Problem set:
**A.** Answer these from the Casar passage:
(i) What bill number did Casar vote against on April 20, 2024?
(ii) How many Democrats released the statement about the bill's expenditures?
(iii) Which newspaper reported on Casar's visit to the University of Texas?
**B.** Retype the Casar passage between "Also in April" and "in decades past.", inclusive.

START Text passage

On April 20, 2024, Casar voted against H.R. 8034, the Israel Security Supplemental Appropriations Act, which earmarked U.S. funds for a variety of Israeli missile-defense systems such as the Iron DomeDavid’s Sling, and the Iron Beam. Casar and fellow Squad member Alexandria Ocasio-Cortez were among 19 Democrats who released a statement asserting that the expenditures advocated by the bill “could result in more killings of civilians in Rafah [Hamas’ last remaining stronghold in Gaza] and elsewhere,” and claiming that Israeli Prime Minister Benjamin Netanyahu appeared willing to “expand this conflict” while “inflicting extraordinary suffering on the people of Gaza” – simply in order “to preserve his power.”

Also in April 2024, Casar, according to a report in the Hawaii Tribune Herald, “went to the University of Texas to show solidarity with [student] demonstrators” who were protesting Israel’s continuing military initiatives against Hamas in the Gaza Strip, and he “link[ed] their activism to that of students who [had] opposed the Vietnam and Iraq wars” in decades past.

END Text passage
START Provided information

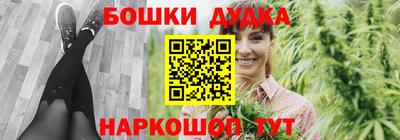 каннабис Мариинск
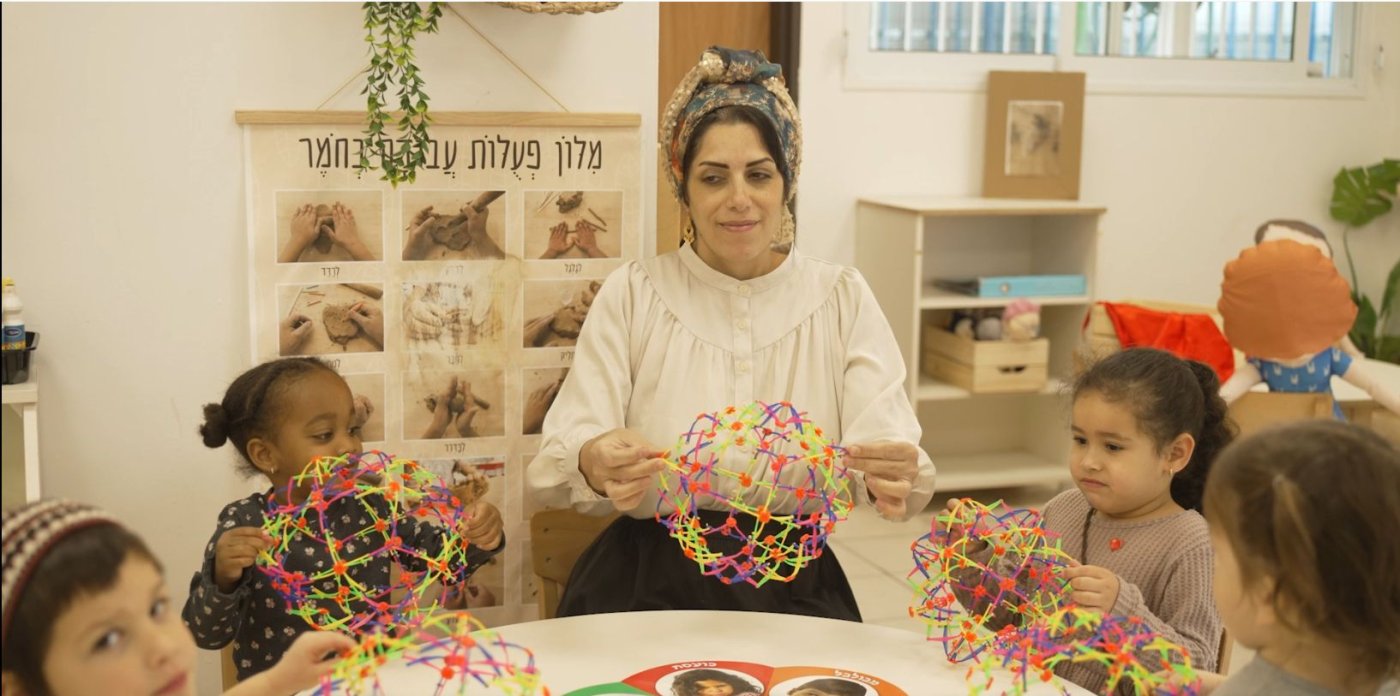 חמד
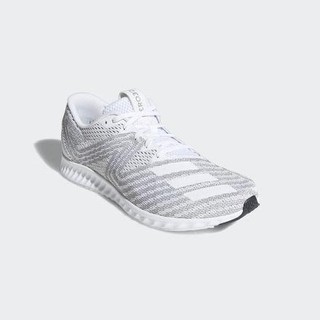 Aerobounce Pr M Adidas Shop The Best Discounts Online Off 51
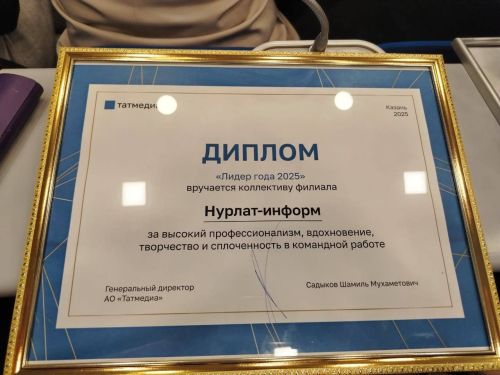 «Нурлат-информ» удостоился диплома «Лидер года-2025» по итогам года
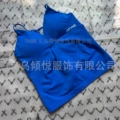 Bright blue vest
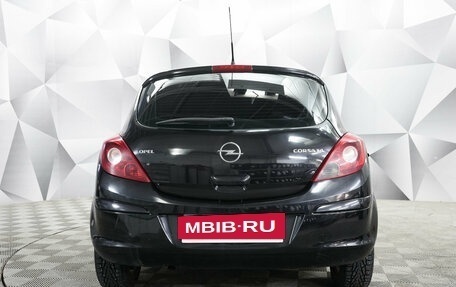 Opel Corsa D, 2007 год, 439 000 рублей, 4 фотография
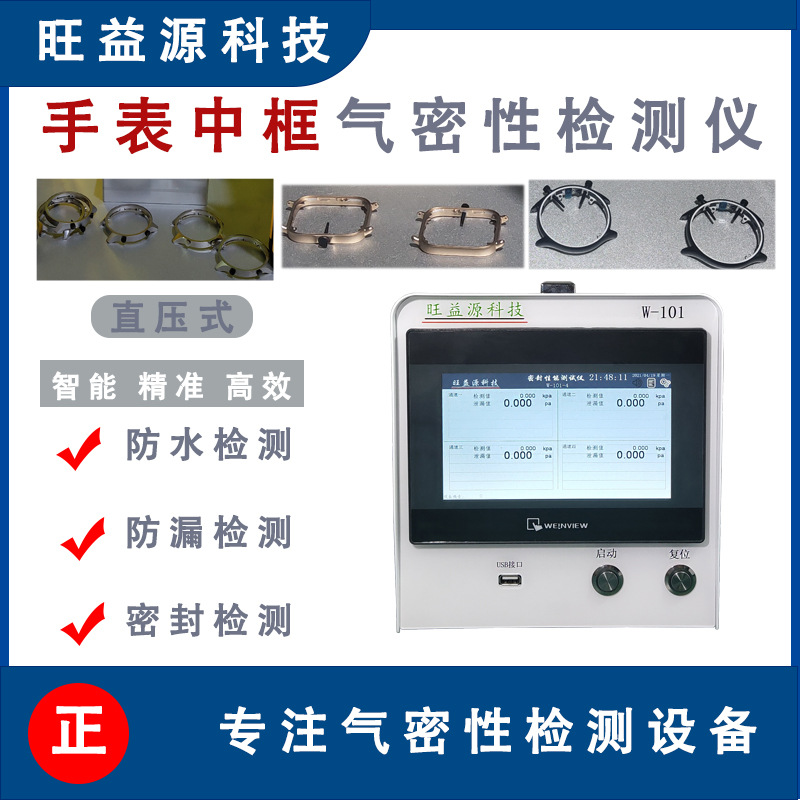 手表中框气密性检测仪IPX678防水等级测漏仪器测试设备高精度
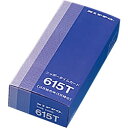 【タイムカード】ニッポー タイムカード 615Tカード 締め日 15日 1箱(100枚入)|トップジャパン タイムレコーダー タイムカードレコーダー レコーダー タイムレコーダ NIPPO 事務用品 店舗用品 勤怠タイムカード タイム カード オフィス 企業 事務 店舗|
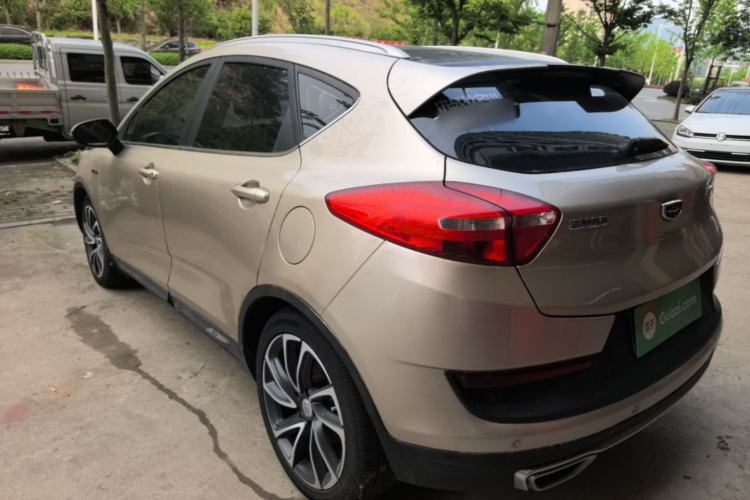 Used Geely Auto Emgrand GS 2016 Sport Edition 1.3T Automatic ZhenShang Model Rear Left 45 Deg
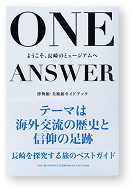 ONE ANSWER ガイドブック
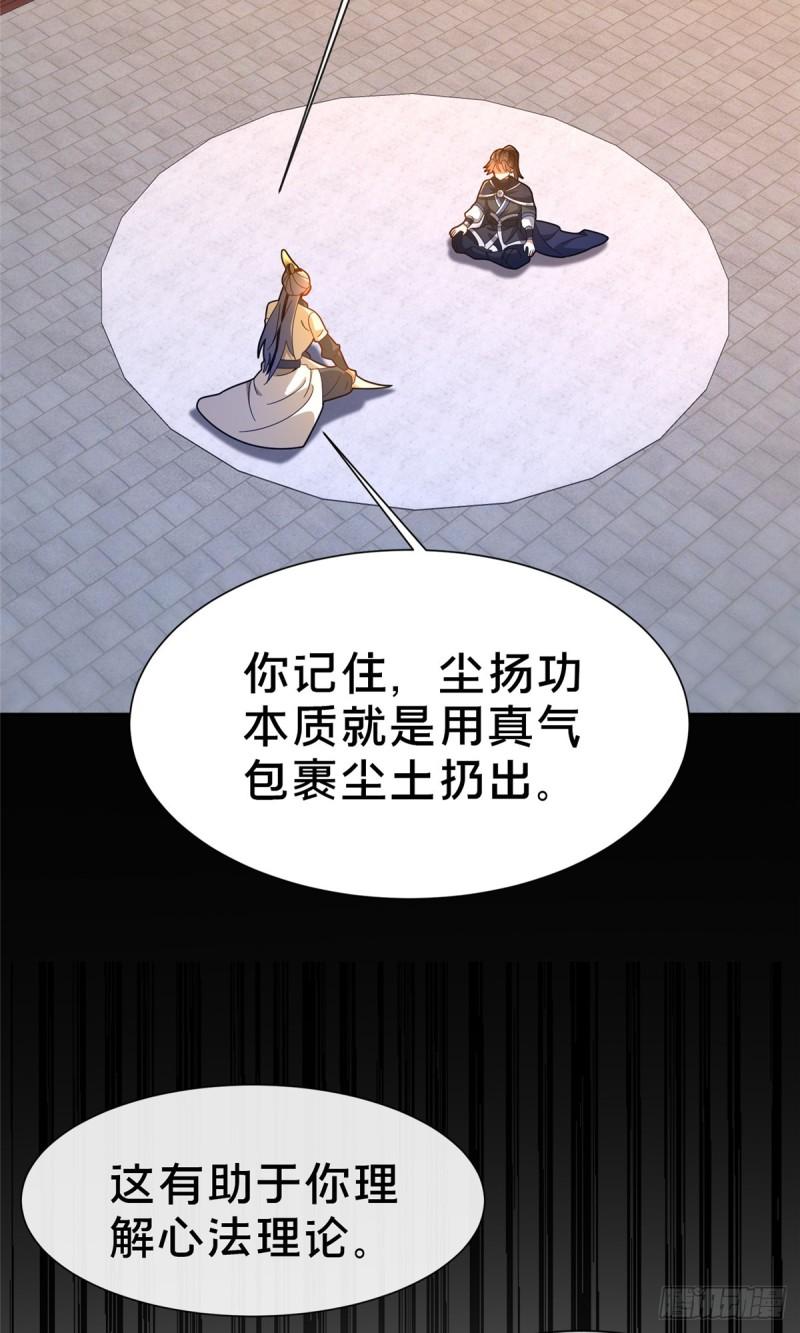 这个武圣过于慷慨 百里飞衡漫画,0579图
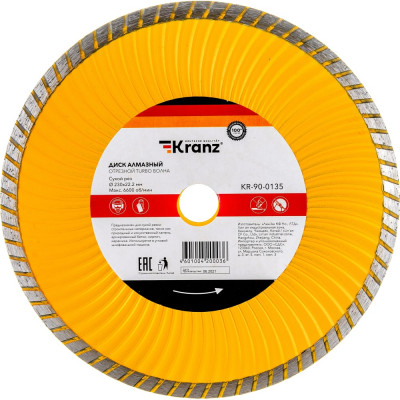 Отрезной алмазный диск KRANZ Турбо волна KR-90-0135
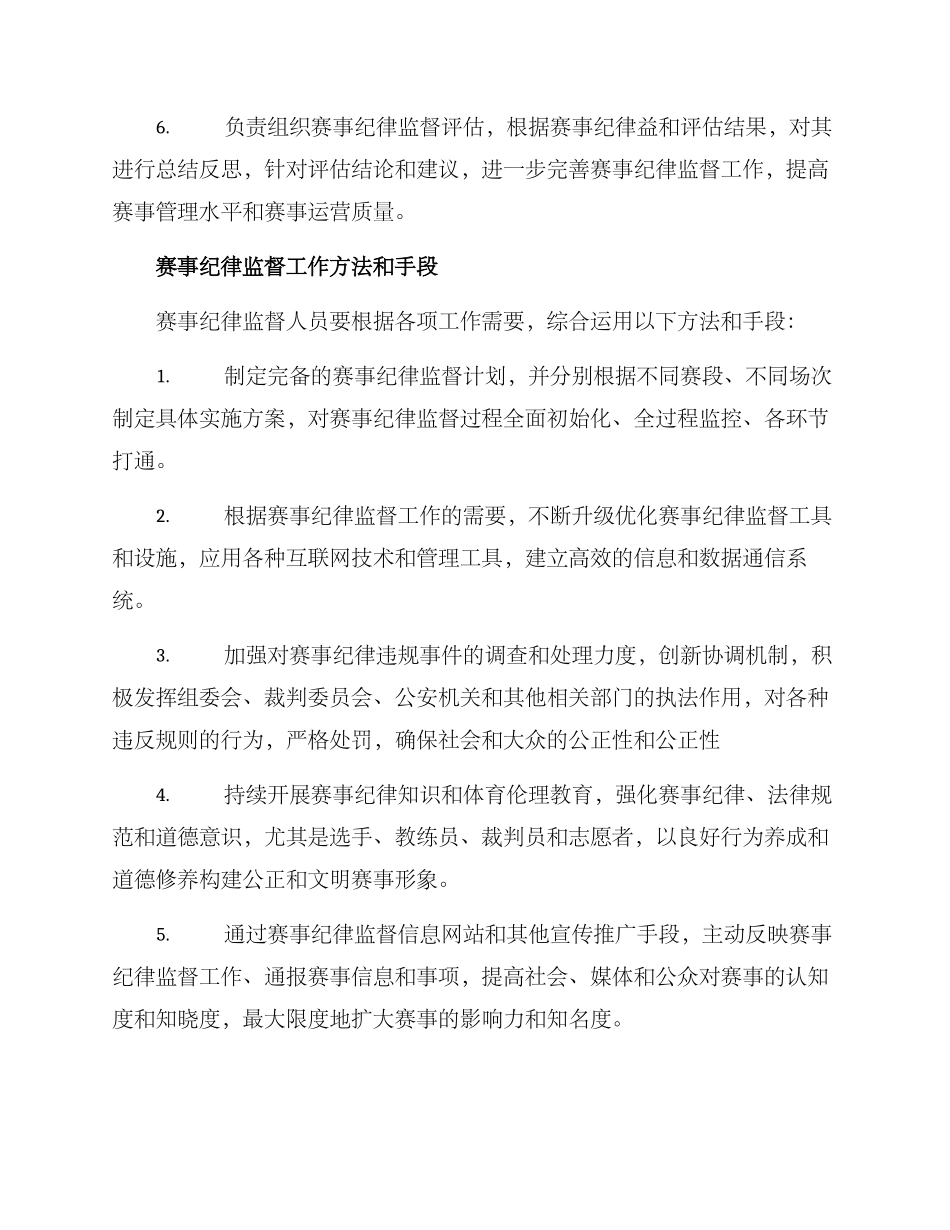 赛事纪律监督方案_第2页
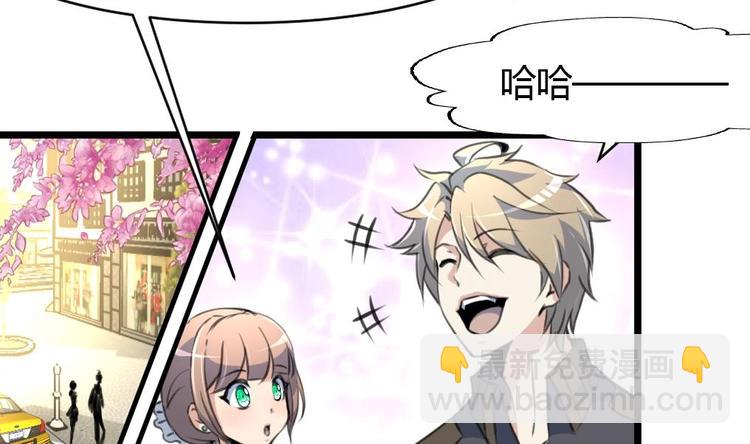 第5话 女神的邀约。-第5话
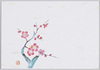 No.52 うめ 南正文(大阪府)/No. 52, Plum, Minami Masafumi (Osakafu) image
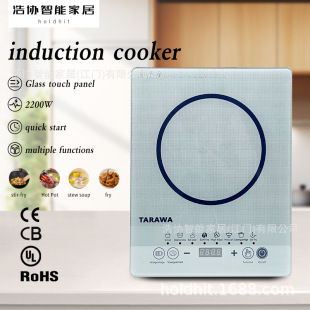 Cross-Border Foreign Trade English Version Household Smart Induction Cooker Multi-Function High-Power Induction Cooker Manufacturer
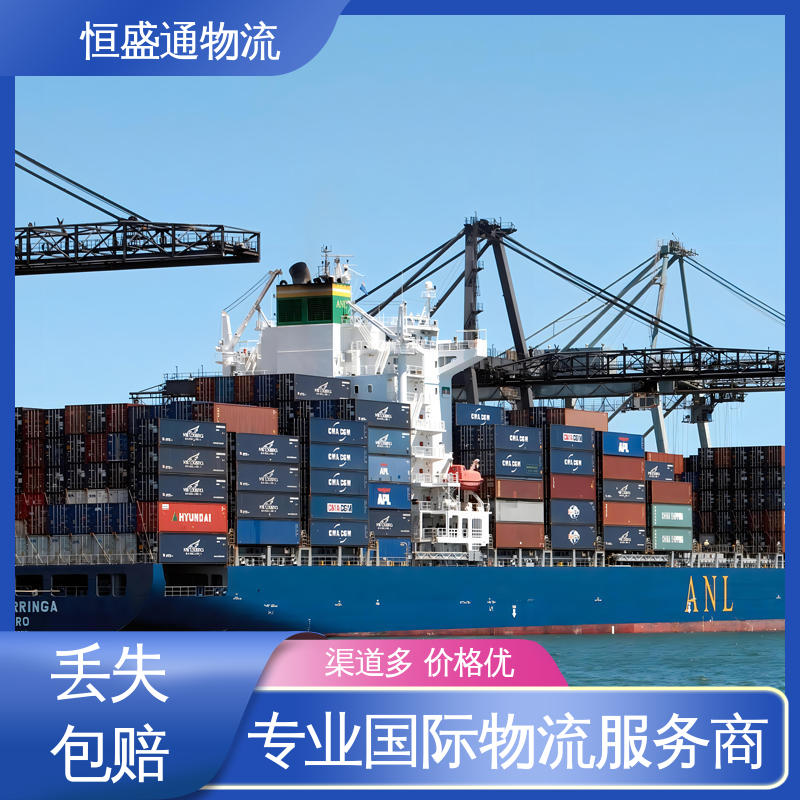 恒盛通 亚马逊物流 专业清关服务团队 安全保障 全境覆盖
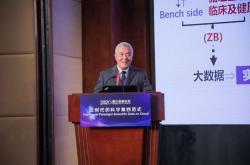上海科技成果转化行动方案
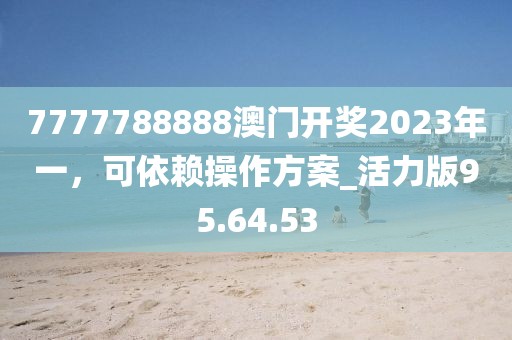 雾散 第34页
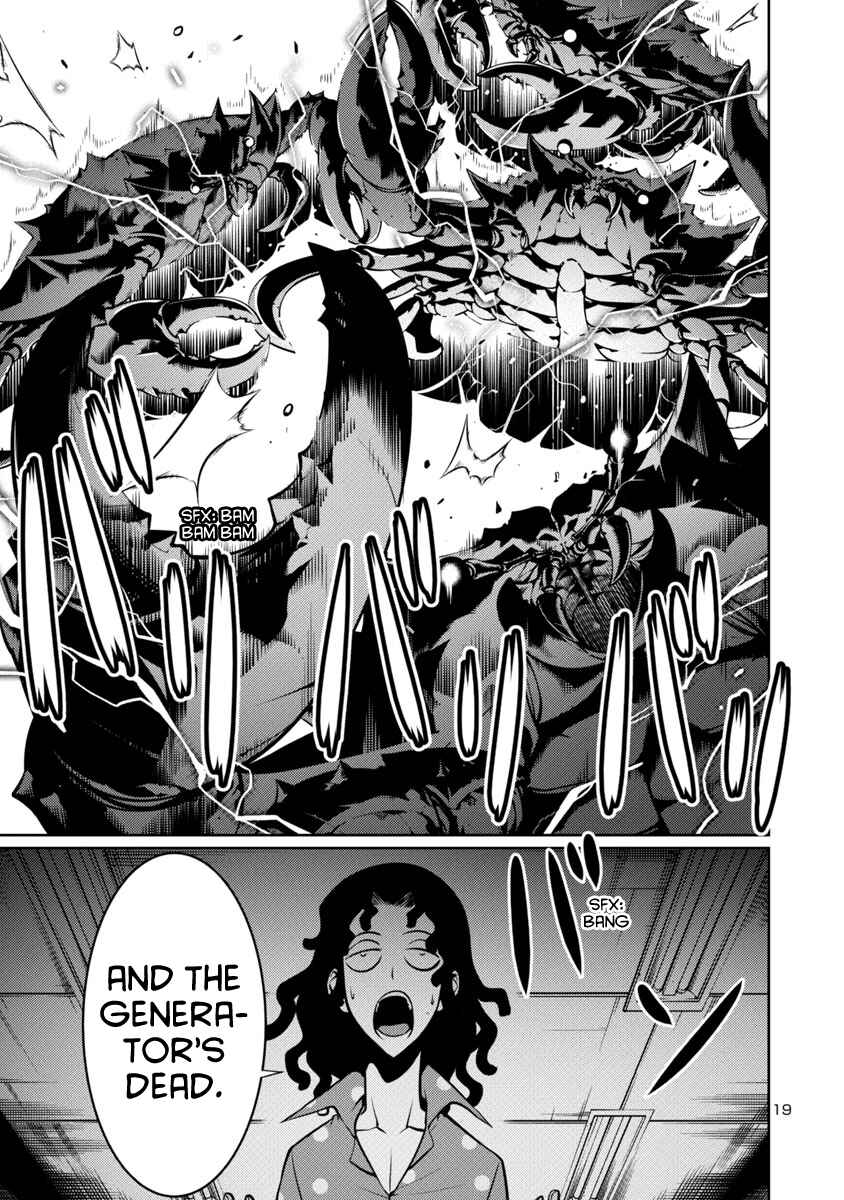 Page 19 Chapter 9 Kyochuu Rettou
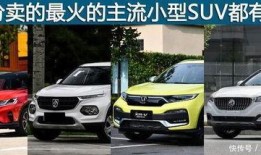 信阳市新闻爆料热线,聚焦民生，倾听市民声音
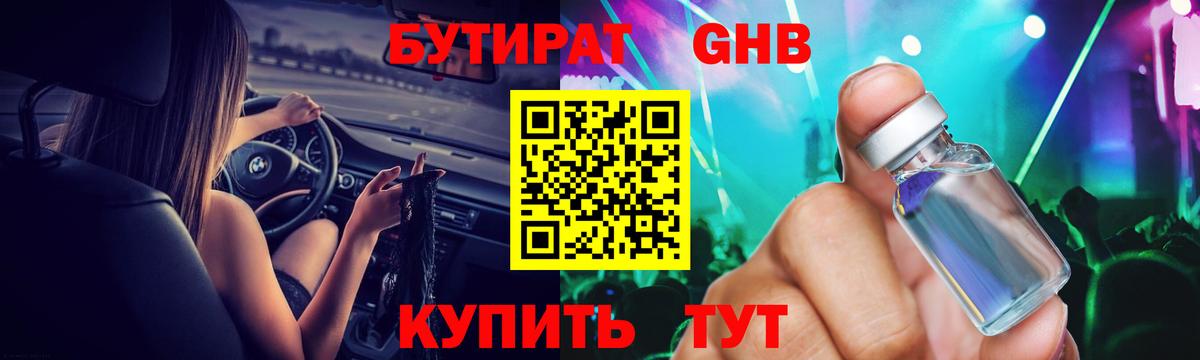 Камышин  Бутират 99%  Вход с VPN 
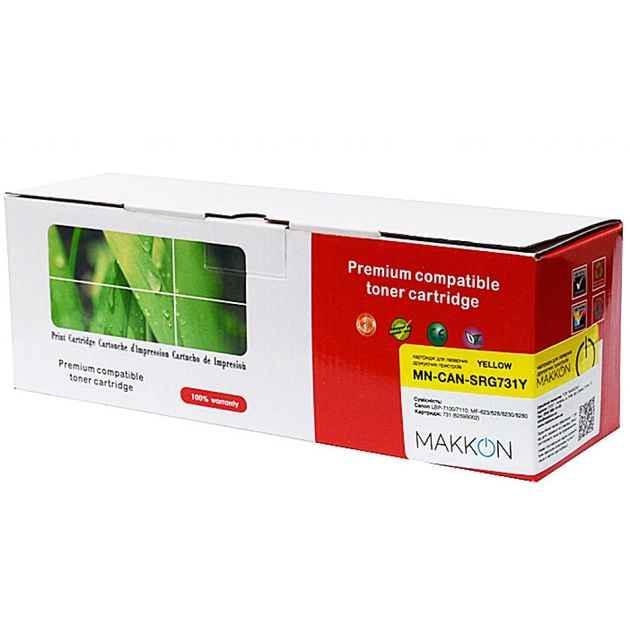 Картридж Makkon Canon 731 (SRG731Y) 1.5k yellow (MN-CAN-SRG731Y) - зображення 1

END Provided information

Answers for this exercise:
**A.**
(i) H.R. 8034
(ii) 19
(iii) The Hawaii Tribune Herald

**B.**
Also in April 2024, Casar, according to a report in the Hawaii Tribune Herald, “went to the University of Texas to show solidarity with [student] demonstrators” who were protesting Israel’s continuing military initiatives against Hamas in the Gaza Strip, and he “link[ed] their activism to that of students who [had] opposed the Vietnam and Iraq wars” in decades past.